Your creator agreements should include specific disclosure requirements, not just general compliance language. The contract should state that the creator must disclose the material connection in every piece of content related to the brand, including posts, stories, comments, reposts, and any other form of engagement; that the disclosure must use clear language that a typical consumer will understand as indicating a paid relationship; and that the creator must not make any claims about the brand's products or services that they have not personally experienced or that are not substantiated.

The contract should also give your brand approval rights over content before publication — both to ensure compliance with disclosure requirements and to ensure that any health claims in the content are consistent with your brand's substantiated claim set. A creator who makes an unsupported health claim about your GLP-1 program in a social post creates FTC liability for your brand even if the creator did not intend to make a deceptive claim. Pre-publication review prevents this. See our guide to testimonial rules for telehealth ads for the content standards that apply to creator and patient testimonials.

Physician and Medical Professional Endorsements

Medical professional endorsements carry the full weight of the FTC's expert endorsement rules, in addition to the general endorsement disclosure requirements. A physician who endorses your telehealth brand in any format — social media, podcast, video — must disclose any material connection to your brand. This includes employment, contract relationships, equity stakes, advisory arrangements, and free product or service access. Medical professional endorsers who hold professional licenses have additional disclosure obligations under some state medical board rules that go beyond FTC requirements.

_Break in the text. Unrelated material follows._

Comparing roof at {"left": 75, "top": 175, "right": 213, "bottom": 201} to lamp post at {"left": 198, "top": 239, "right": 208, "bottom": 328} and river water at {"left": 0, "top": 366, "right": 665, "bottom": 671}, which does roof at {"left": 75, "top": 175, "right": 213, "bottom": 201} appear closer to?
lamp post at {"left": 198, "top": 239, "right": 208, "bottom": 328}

The expert endorsement requirement also means that the physician's endorsement must reflect their genuine professional opinion. A physician who endorses your GLP-1 program without having clinical experience with the program — or who makes claims in the endorsement that go beyond their genuine professional assessment — creates liability for both the physician and the brand. This is not a case where a scripted testimonial that the physician reads verbatim is fine — the FTC requires that expert endorsements reflect genuine expert opinion, which means the physician needs to have actual experience and a genuine positive assessment to endorse compliantly.

Building a Compliant Creator Program

A compliant telehealth creator program has four components: clear contracts that specify disclosure requirements and pre-publication review rights; onboarding that educates creators on what they can and cannot say about your specific products; pre-publication review for every piece of sponsored content; and ongoing monitoring of creator posts to catch any posts that did not go through the review process or that introduce non-compliant claims after initial approval.

The monitoring component is underestimated by most brands. Creators often post additional content about a brand beyond what was contracted — follow-up videos, response videos to comments, Q&A sessions — that was not reviewed. Any of this content, if it makes claims about your brand and the creator has an undisclosed or disclosed material connection, falls under the FTC endorsement rules. Building a consistent monitoring process for creator content — not just the contracted deliverables — is part of what it means to have a compliant creator program in the health advertising category.